No que me toca, continuarei a interpelar vos e pedir que nos tragam as experiências de onde estão para a solução dos problemas do país.

Quando sentarmos e pensarmos as políticas habitacionais em Moçambique, procuraremos experiências de países que nos são próximos, cultural, historica e economicamente e, se vocês daí poderem ir dando esses subsídios ajudariam mais do que simplesmente ir dizendo o que falta e o que não há. Disso, nós cá, já sabemos.

Uso o vosso saber e o conhecimento que (ainda) têm do país e a experiência de onde estão (também) para nos ajudar a dar o salto.

bantulândia disse...

Mano Mutisse,

Muito obrigado pela sua intervencão!!! Já o esperava com esse tempero...

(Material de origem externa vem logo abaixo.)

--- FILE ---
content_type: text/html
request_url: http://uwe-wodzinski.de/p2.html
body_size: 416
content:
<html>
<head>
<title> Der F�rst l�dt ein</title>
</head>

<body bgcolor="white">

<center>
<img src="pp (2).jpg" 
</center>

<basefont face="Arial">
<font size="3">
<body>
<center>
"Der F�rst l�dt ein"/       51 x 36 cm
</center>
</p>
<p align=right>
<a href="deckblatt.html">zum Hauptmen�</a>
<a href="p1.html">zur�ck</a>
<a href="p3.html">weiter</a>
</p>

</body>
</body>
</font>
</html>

Porém, continuo ficando o pé: temos, em Mocambique, um tipo de nacionalismo bacoco.

Abrs,Josué Bila

Júlio Mutisse disse...

Problemas no debate não se verificam apenas com relação à forma como interpelamos os que estão fora. Existem mesmo entre nós que estamos cá dentro.

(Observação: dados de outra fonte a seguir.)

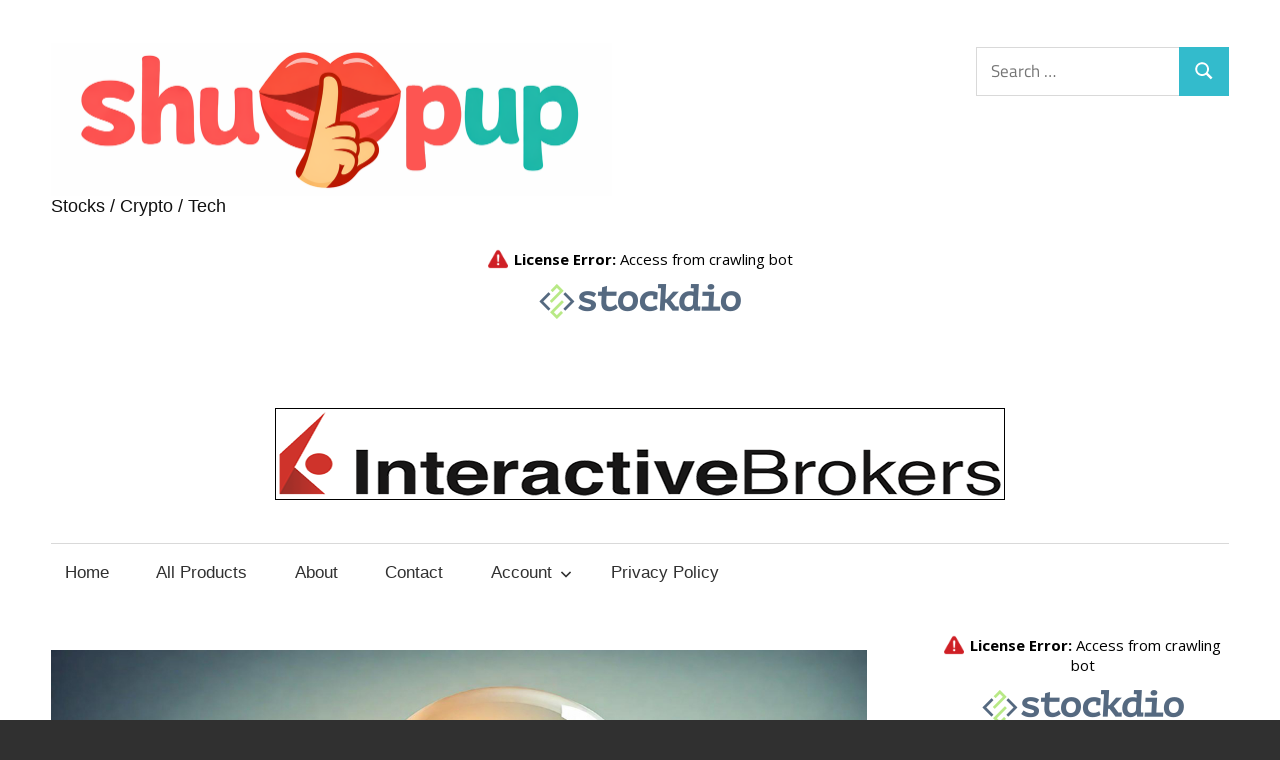

--- FILE ---
content_type: text/html; charset=utf-8
request_url: https://www.google.com/recaptcha/api2/aframe
body_size: 265
content:
<!DOCTYPE HTML><html><head><meta http-equiv="content-type" content="text/html; charset=UTF-8"></head><body><script nonce="qyo3ov6UeukaUY1rYOpeYw">/** Anti-fraud and anti-abuse applications only. See google.com/recaptcha */ try{var clients={'sodar':'https://pagead2.googlesyndication.com/pagead/sodar?'};window.addEventListener("message",function(a){try{if(a.source===window.parent){var b=JSON.parse(a.data);var c=clients[b['id']];if(c){var d=document.createElement('img');d.src=c+b['params']+'&rc='+(localStorage.getItem("rc::a")?sessionStorage.getItem("rc::b"):"");window.document.body.appendChild(d);sessionStorage.setItem("rc::e",parseInt(sessionStorage.getItem("rc::e")||0)+1);localStorage.setItem("rc::h",'1769030899144');}}}catch(b){}});window.parent.postMessage("_grecaptcha_ready", "*");}catch(b){}</script></body></html>

--- FILE ---
content_type: application/javascript; charset=utf-8
request_url: https://fundingchoicesmessages.google.com/f/AGSKWxVhVfRWbwbegA267V-Mak3n_ghmb1heURKDdRF2_0T1SB_M7VG5XgYkFprQneFgruxH7z77i45jGQoi1mr7RuwVOGradcjDnyKosHF_trDc5AovjyNadYReEltE671EukWczjgefk44vKKuxvAqeuuVds5-8Sk-l1onM-iJN2NHrY_9v4CdHKymmMbT/_/adrec./partner.ads._files/ad._ad_block&/netspiderads3.
body_size: -1293
content:
window['18002d04-ce3e-421f-8775-ede385015902'] = true;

É por isso que muitos amigos, incluindo gente que está fora, bate-se por uma esfera pública onde se discutam as ideias de cada um independentemente de onde essa pessoa possa estar, do partido a que pertence ou, eventualmente, da ementa do jantar no dia anterior.

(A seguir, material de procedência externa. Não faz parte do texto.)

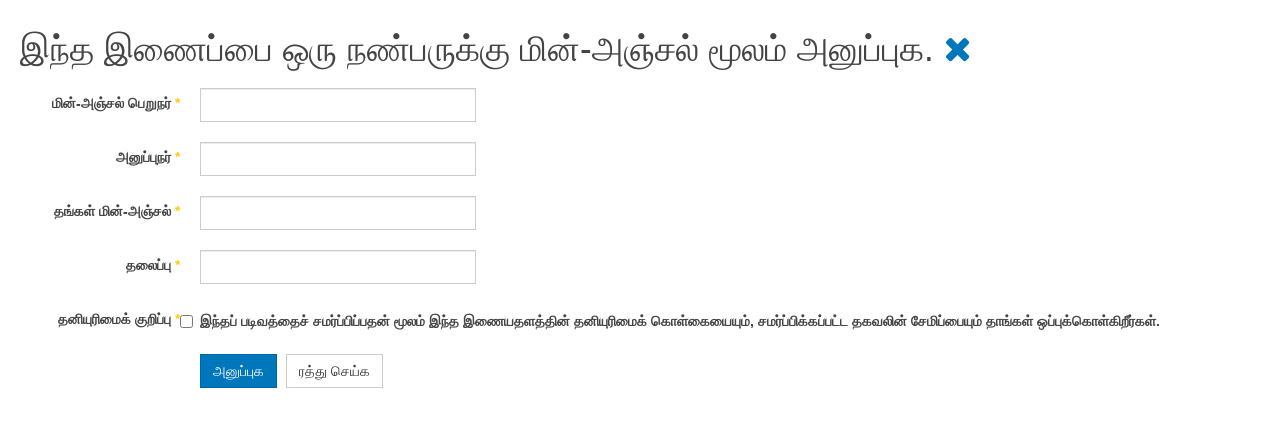

--- FILE ---
content_type: text/html; charset=utf-8
request_url: https://geotamil.com/index.php/component/mailto/?tmpl=component&template=pathivukal_magazine&link=116629d3a38485aaf77217cdde5e54bd3c5efc8d
body_size: 2257
content:

<!DOCTYPE html>
<html lang="ta-in" dir="ltr" class='component window com_mailto view-mailto j31 mm-hover'>
<head>
<!-- Google tag (gtag.js) -->
<script async src="https://www.googletagmanager.com/gtag/js?id=G-MHH7SCQJN6"></script>
<script>
  window.dataLayer = window.dataLayer || [];
  function gtag(){dataLayer.push(arguments);}
  gtag('js', new Date());

  gtag('config', 'G-MHH7SCQJN6');
</script>
    <base href="https://geotamil.com/index.php/component/mailto/" />
	<meta http-equiv="content-type" content="text/html; charset=utf-8" />
	<meta name="description" content="தமிழ் இணைய இதழ்" />
	<meta name="generator" content="Joomla! - Open Source Content Management" />
	<title>பதிவுகள்</title>
	<link href="/templates/pathivukal_magazine/favicon.ico" rel="shortcut icon" type="image/vnd.microsoft.icon" />
	<link href="/t3-assets/css/css-0c55f-51632.css" rel="stylesheet" type="text/css" media="all" />
	<link href="/t3-assets/css/css-f813e-51634.css" rel="stylesheet" type="text/css" media="all" />
	<script type="application/json" class="joomla-script-options new">{"csrf.token":"29b7b0b5677e38bf9824201f4422ffa9","system.paths":{"root":"","base":""},"system.keepalive":{"interval":840000,"uri":"\/index.php\/component\/ajax\/?format=json"}}</script>
	<script src="/t3-assets/js/js-05d3a-46758.js" type="text/javascript"></script>

    
<!-- META FOR IOS & HANDHELD -->
	<meta name="viewport" content="width=device-width, initial-scale=1.0, maximum-scale=1.0, user-scalable=no"/>
	<style type="text/stylesheet">
		@-webkit-viewport   { width: device-width; }
		@-moz-viewport      { width: device-width; }
		@-ms-viewport       { width: device-width; }
		@-o-viewport        { width: device-width; }
		@viewport           { width: device-width; }
	</style>
	<script type="text/javascript">
		//<![CDATA[
		if (navigator.userAgent.match(/IEMobile\/10\.0/)) {
			var msViewportStyle = document.createElement("style");
			msViewportStyle.appendChild(
				document.createTextNode("@-ms-viewport{width:auto!important}")
			);
			document.getElementsByTagName("head")[0].appendChild(msViewportStyle);
		}
		//]]>
	</script>
<meta name="HandheldFriendly" content="true"/>
<meta name="apple-mobile-web-app-capable" content="YES"/>
<!-- //META FOR IOS & HANDHELD -->




<!-- Le HTML5 shim and media query for IE8 support -->
<!--[if lt IE 9]>
<script src="//html5shim.googlecode.com/svn/trunk/html5.js"></script>
<script type="text/javascript" src="/plugins/system/t3/base-bs3/js/respond.min.js"></script>
<![endif]-->

<!-- You can add Google Analytics here or use T3 Injection feature -->

<!--[if lt IE 9]>
<link rel="stylesheet" href="/templates/pathivukal_magazine/css/ie8.css" type="text/css" />
<![endif]-->
<script data-ad-client="ca-pub-7991655495136787" async src="https://pagead2.googlesyndication.com/pagead/js/adsbygoogle.js"></script>
</head>

  <body class="contentpane">
    <div id="window-mainbody" class="window-mainbody">
      <div id="system-message-container">
	</div>

      <div id="mailto-window">
	<h2>
		இந்த இணைப்பை ஒரு நண்பருக்கு மின்-அஞ்சல் மூலம் அனுப்புக.		
		<a class="mailto-close" href="javascript: void window.close()" title="சாளரத்தை மூடுக">
			<span class="fa fa-close"></span>
		</a>
	</h2>

	<form id="mailtoForm" action="/index.php/component/mailto/?task=send" method="post" class="form-validate form-horizontal">
		<fieldset>
												<div class="control-group">
			<div class="control-label"><label id="emailto-lbl" for="emailto" class="required">
	மின்-அஞ்சல் பெறுநர்<span class="star">&#160;*</span></label>
</div>
		<div class="controls"><input type="email" name="emailto" class="validate-email required" id="emailto" value=""
 size="30"    autocomplete="email"    required aria-required="true"  /></div>
</div>
																<div class="control-group">
			<div class="control-label"><label id="sender-lbl" for="sender" class="required">
	அனுப்புநர்<span class="star">&#160;*</span></label>
</div>
		<div class="controls"><input type="text" name="sender" id="sender"  value="" class="required" size="30"       required aria-required="true"      />
</div>
</div>
																<div class="control-group">
			<div class="control-label"><label id="emailfrom-lbl" for="emailfrom" class="required">
	தங்கள் மின்-அஞ்சல்<span class="star">&#160;*</span></label>
</div>
		<div class="controls"><input type="email" name="emailfrom" class="validate-email required" id="emailfrom" value=""
 size="30"    autocomplete="email"    required aria-required="true"  /></div>
</div>
																<div class="control-group">
			<div class="control-label"><label id="subject-lbl" for="subject" class="required">
	தலைப்பு<span class="star">&#160;*</span></label>
</div>
		<div class="controls"><input type="text" name="subject" id="subject"  value="" class="required" size="30"       required aria-required="true"      />
</div>
</div>
																<div class="control-group">
			<div class="control-label"><label id="consentbox-lbl" for="consentbox" class="required">
	தனியுரிமைக் குறிப்பு<span class="star">&#160;*</span></label>
</div>
		<div class="controls">
<fieldset id="consentbox" class="required checkboxes"
	required aria-required="true"	>

			
		<label for="consentbox0" class="checkbox">
			<input type="checkbox" id="consentbox0" name="consentbox" value="0"  />		இந்தப் படிவத்தைச் சமர்ப்பிப்பதன் மூலம் இந்த இணையதளத்தின் தனியுரிமைக் கொள்கையையும், சமர்ப்பிக்கப்பட்ட தகவலின் சேமிப்பையும் தாங்கள் ஒப்புக்கொள்கிறீர்கள்.</label>
	</fieldset>
</div>
</div>
										<div class="control-group">
				<div class="controls">
					<button type="submit" class="btn btn-primary validate">
						அனுப்புக					</button>
					<button type="button" class="btn btn-default button" onclick="window.close();return false;">
						ரத்து செய்க					</button>
				</div>
			</div>
		</fieldset>
		<input type="hidden" name="layout" value="default" />
		<input type="hidden" name="option" value="com_mailto" />
		<input type="hidden" name="task" value="send" />
		<input type="hidden" name="tmpl" value="component" />
		<input type="hidden" name="link" value="116629d3a38485aaf77217cdde5e54bd3c5efc8d" />
		<input type="hidden" name="29b7b0b5677e38bf9824201f4422ffa9" value="1" />	</form>
</div>

    </div>
  </body>

</html>

--- FILE ---
content_type: text/html; charset=utf-8
request_url: https://www.google.com/recaptcha/api2/aframe
body_size: 266
content:
<!DOCTYPE HTML><html><head><meta http-equiv="content-type" content="text/html; charset=UTF-8"></head><body><script nonce="2LNI0wOodm6KbLcgf43hwA">/** Anti-fraud and anti-abuse applications only. See google.com/recaptcha */ try{var clients={'sodar':'https://pagead2.googlesyndication.com/pagead/sodar?'};window.addEventListener("message",function(a){try{if(a.source===window.parent){var b=JSON.parse(a.data);var c=clients[b['id']];if(c){var d=document.createElement('img');d.src=c+b['params']+'&rc='+(localStorage.getItem("rc::a")?sessionStorage.getItem("rc::b"):"");window.document.body.appendChild(d);sessionStorage.setItem("rc::e",parseInt(sessionStorage.getItem("rc::e")||0)+1);localStorage.setItem("rc::h",'1768953045490');}}}catch(b){}});window.parent.postMessage("_grecaptcha_ready", "*");}catch(b){}</script></body></html>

Ainda bem que esperava pela minha reacção; ao reagir coloquei-lhe algumas perguntas das quais espero resposta até para perceber, de todo o seu post, e o contexto em que um dito meu em determinado debate foi chamado para aqui.

A bem do debate não podemos fugir a qualquer questão que nos é colocada. Estou ciente de que, em determinado momento, chamei a colação a sua condição de emigrante mas, entenda, nunca para pôr em causa um argumento seu; os pontos de onde observamos o país não são meros espaços de permanência/residência; são espaços de experiências. Experiências que devidamente contextualizadas podem ser úteis ao país.

Levarão sempre porrada se, de onde estão, apenas se dedicarem a apontar problemas como se tivessem inventado a roda e se esquecerem de propor soluções até com base nas vossas novas experiências nos países de acolhimento.

JOSÉ disse...

Josué, parabéns pela lucidez e frontalidade na abordagem a um tema tão sensível.
Em Moçambique há mesmo um nacionalismo bacoco e retrógrado!

bantulândia disse...

José Matos,

Continuo afirmando, sim, que temos nacionalismo bacoco em Mocambique...Ainda que alguns podem pensar que, como se espera, isso é ataque da cidadania diaspórica...
Parábens por ampliares o debate!!!

Abrs, JB

Nkutumula disse...

Caro Josué,

O seu texto é interessante mas, sinceramente, penso que seria prudente avançar com propostas concretas, com cálculos macro-económicos à mistura, para que percebamos porque é que se chegou à conclusão de que é possível que cada moçambicano, sem que a maior parte deles pague impostos, tenha uma casa.

Seria prudente que dissesses de onde viria o dinheiro para a construção das casas enquanto efectivação do direito constitucional à habitação.

Estive em Cape-Town há duas semanas numa conferência internacional sobre “Direito à habitação como um direito fundamental”. Todos os presentes foram unânimes: em países dependentes de financiamento externo para o seu orçamento, se os cidadãos não pagarem impostos este direito não será para todos, mas para alguns apenas.

Qual é a fórmula avançada para que em Moçambique todos tenhamos casa? Estou a construir a minha casa mas talvez eu devesse axigir ao Estado para construir uma para mim... A baixo custo, ou a custo zero.